Reverb is created when any soundwave is reflected off of any surface in a room and causes multiple reflections of the soundwave to build up and reach your ear very closely together. Rather than hear each reflection as an individual delay, you hear the collection of reflections at the same time.

The bigger the room your sound source is in, the bigger the reverberation will be. Reverb can be intense in very large rooms and it can appear that the sound itself is actually continuing after the source has stopped playing.

We’ve replicated this natural effect so we can manipulate or exaggerate the natural reverberation of the room we are in.

Our human brains are pretty skilled at tuning out a lot of reverb anywhere we go, and we interpret it as background noise.

In our modern world of digital music, you can purchase digital reverbs in rackmount units, multi-effect boards, a reverb pedal, and plugins! But, before digital, you couldn’t carry the best sounding room with you to a gig, and you still can’t (or, maybe you can?).

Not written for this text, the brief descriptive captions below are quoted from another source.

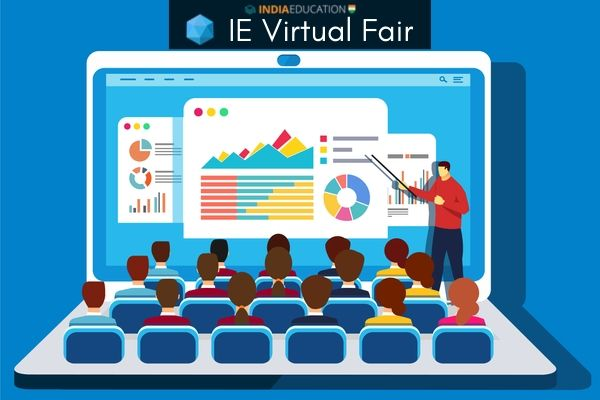 Education-Virtual-Fair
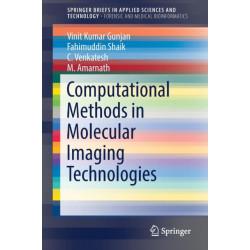 Computational Methods in Molecular Imaging Technologies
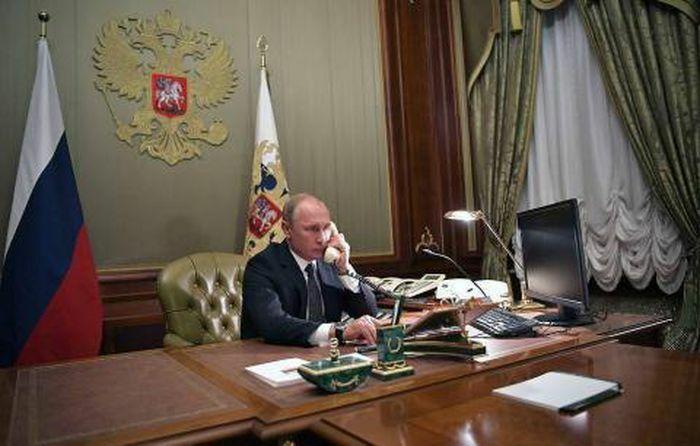 Ông Putin điện đàm về Nagorno-Karabakh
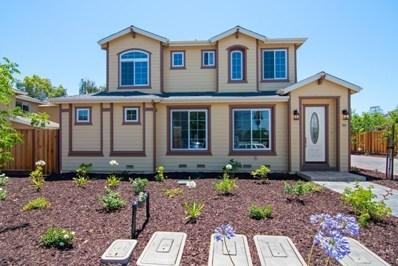 50 Shelley Avenue, Campbell, CA 95008 - MLS#: ML81796174
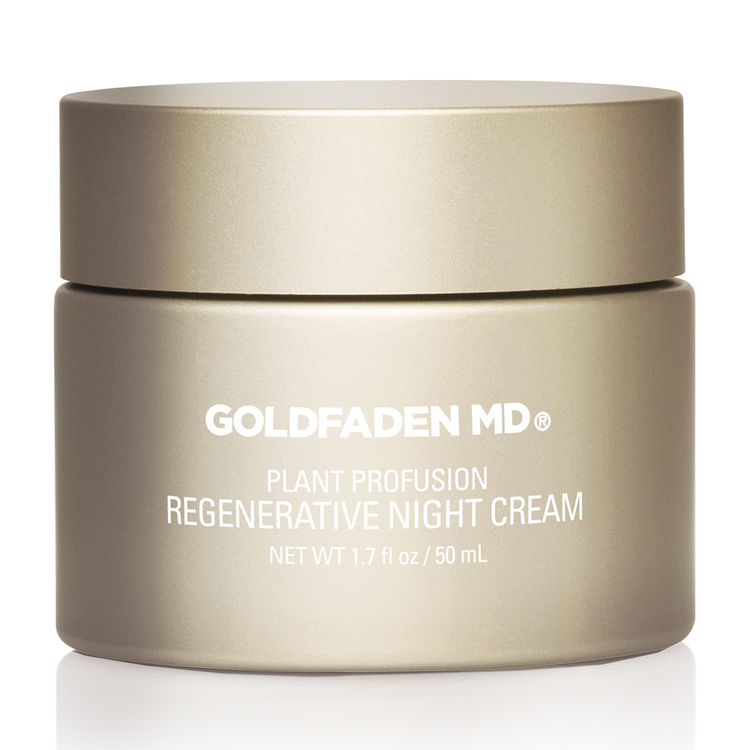 GOLDFADEN MD Plant Profusion Regenerative Night Cream - $185 available at SPACE NK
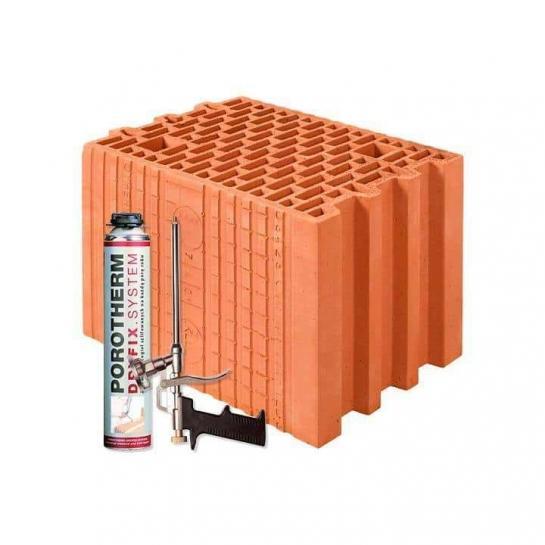 Керамічний блок Porotherm 25 Dryfix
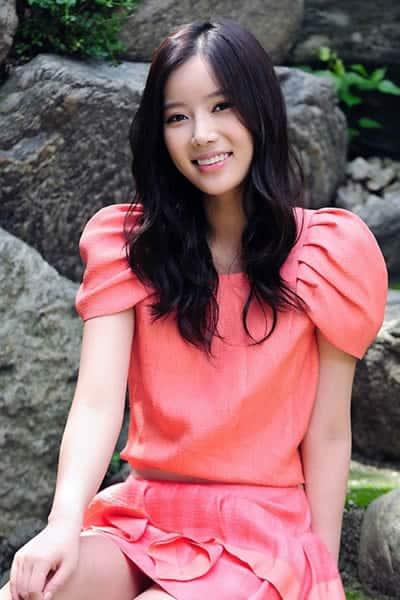 Im Soo Hyang in 2015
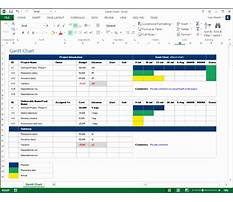Best Free project management plan template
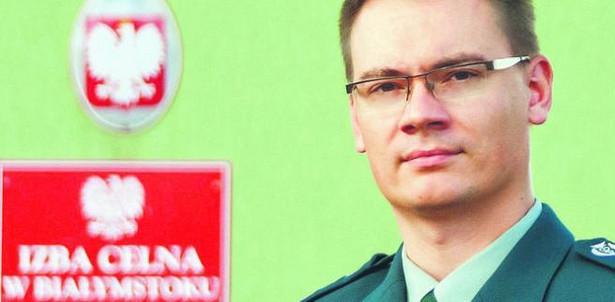 Maciej Czarnecki, rzecznik prasowy Izby Celnej w Białymstoku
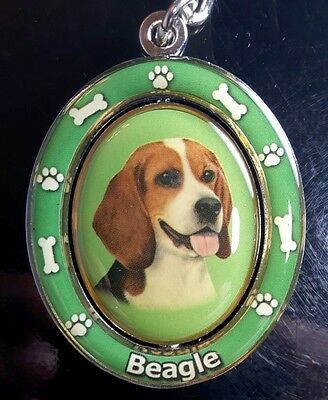 New BEAGLE Spinning Keychain Dog Pet Gift Key Chain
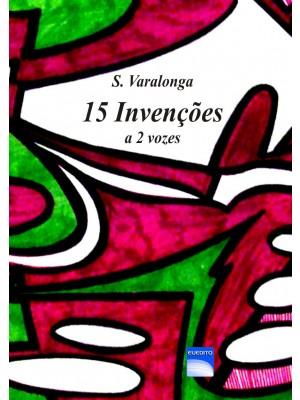 15 Invenções a 2 vozes, para Marimba
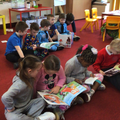 As part of world book 📖 day we have stopped and are now reading.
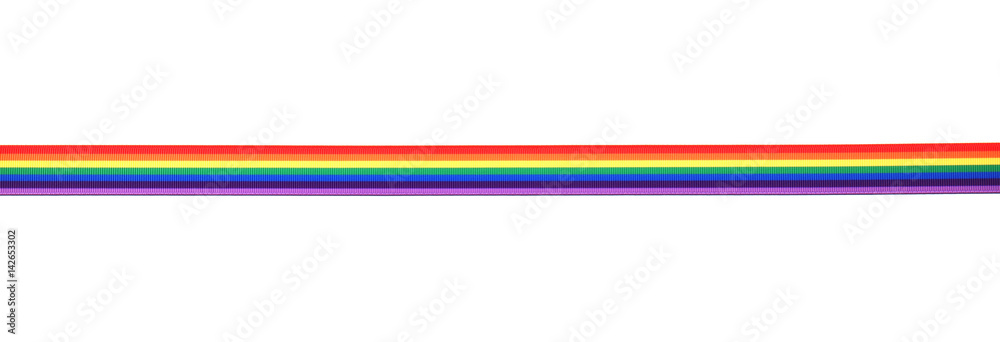 Fototapety, obrazy: Rainbow ribbon isolated on white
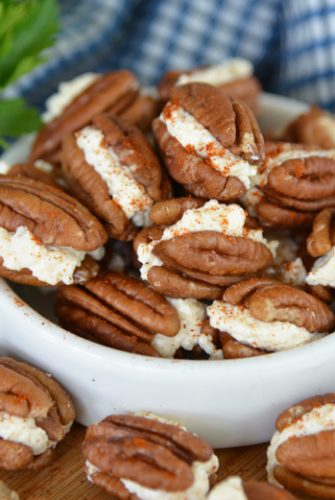 bowl of gouda stuffed pecans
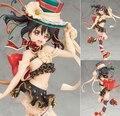 Anime Love Live! Festival de Ídolo de la escuela Yazawa Nico 1/7 Escala PVC Figura de Colección Modelo de Juguete 22 cm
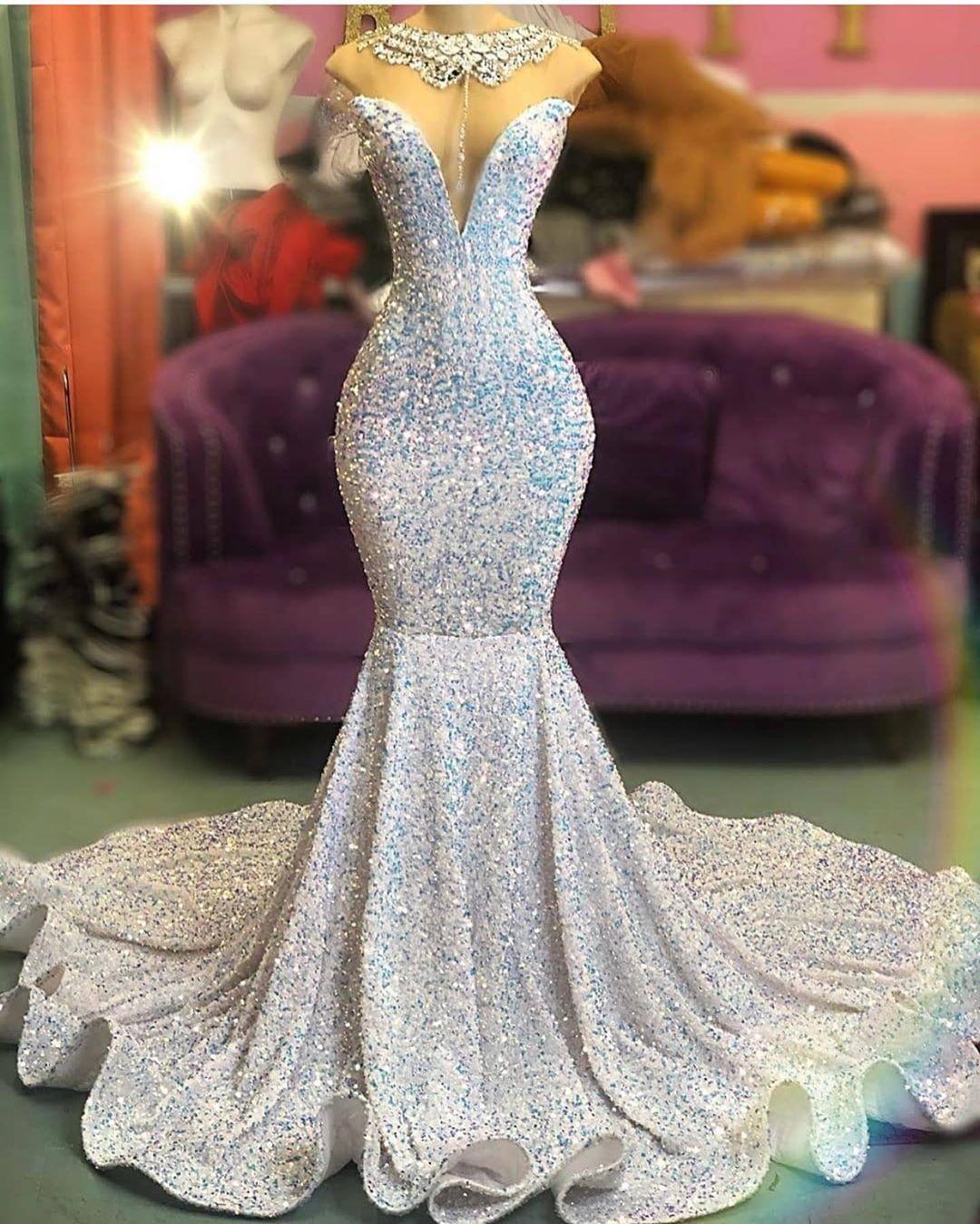 ZY001 Luxury Evening Dresses Long Glitter Prom Dresses Abenmoden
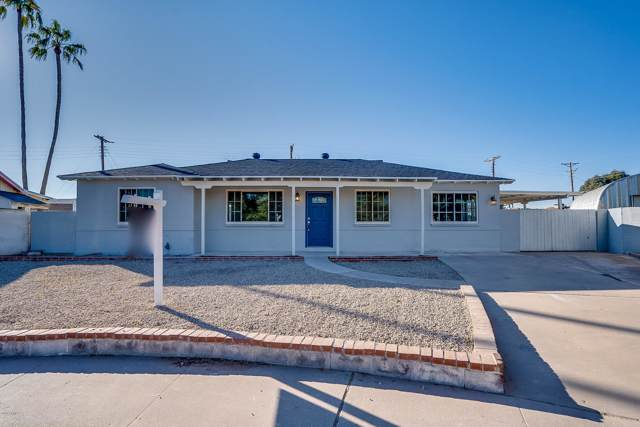 7318 N 19th Drive, Phoenix, AZ 85021 (MLS #6026665) :: Openshaw Real Estate Group in partnership with The Jesse Herfel Real Estate Group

Innovations in other ways of creating a reverb effect also were not portable enough.

Visualing Reverb, Source: LedgerNote

Reverb is thousands of repetitions of a sound occurring so quickly that you only hear them as a smear of sound based on the original source. Reverb can last as long as 0.1 seconds or as long as 10 seconds!

In the image above, you can see a breakdown of the life cycle of reverb by LedgerNote.

The main elements of reverb that you control are:

Early reflections (1 to 30 milliseconds)

Body (30 to forever if you chose)

Decay (tail of reverb as it drops below about 60dB)

The other elements you can control are the size, shape, and material of the virtual room!

What Are Chamber, Hall and Room Reverbs?

Back in the day, the only way to use reverb was to record it.

By placing microphones in the right places to record the natural sound of the room like a hall, room or basement, you had to manually “create” the reverb effect that we today use a piece of software for.

Your mind has probably wondered to “what about playing live?”

In a live scenario, you had to adapt to where you were playing. As you can imagine, there was a lot of “winging it”.

What is Plate Reverb?

Plate reverb was the first of such innovations to make reverb more user friendly but was no improvement in portability.

The plate was about a 4 by 8-foot steel plate that was stretched very tight & suspended in a frame.

For the magic touch and make it vibrate, a speaker driver was attached to one end of the plate. Like sound through the air, these vibrations travelled through the plate and were picked up by a microphone on the other end.

However, the mic would also record any interfering sound around the plate too. This made it important to keep the plate in an isolated space.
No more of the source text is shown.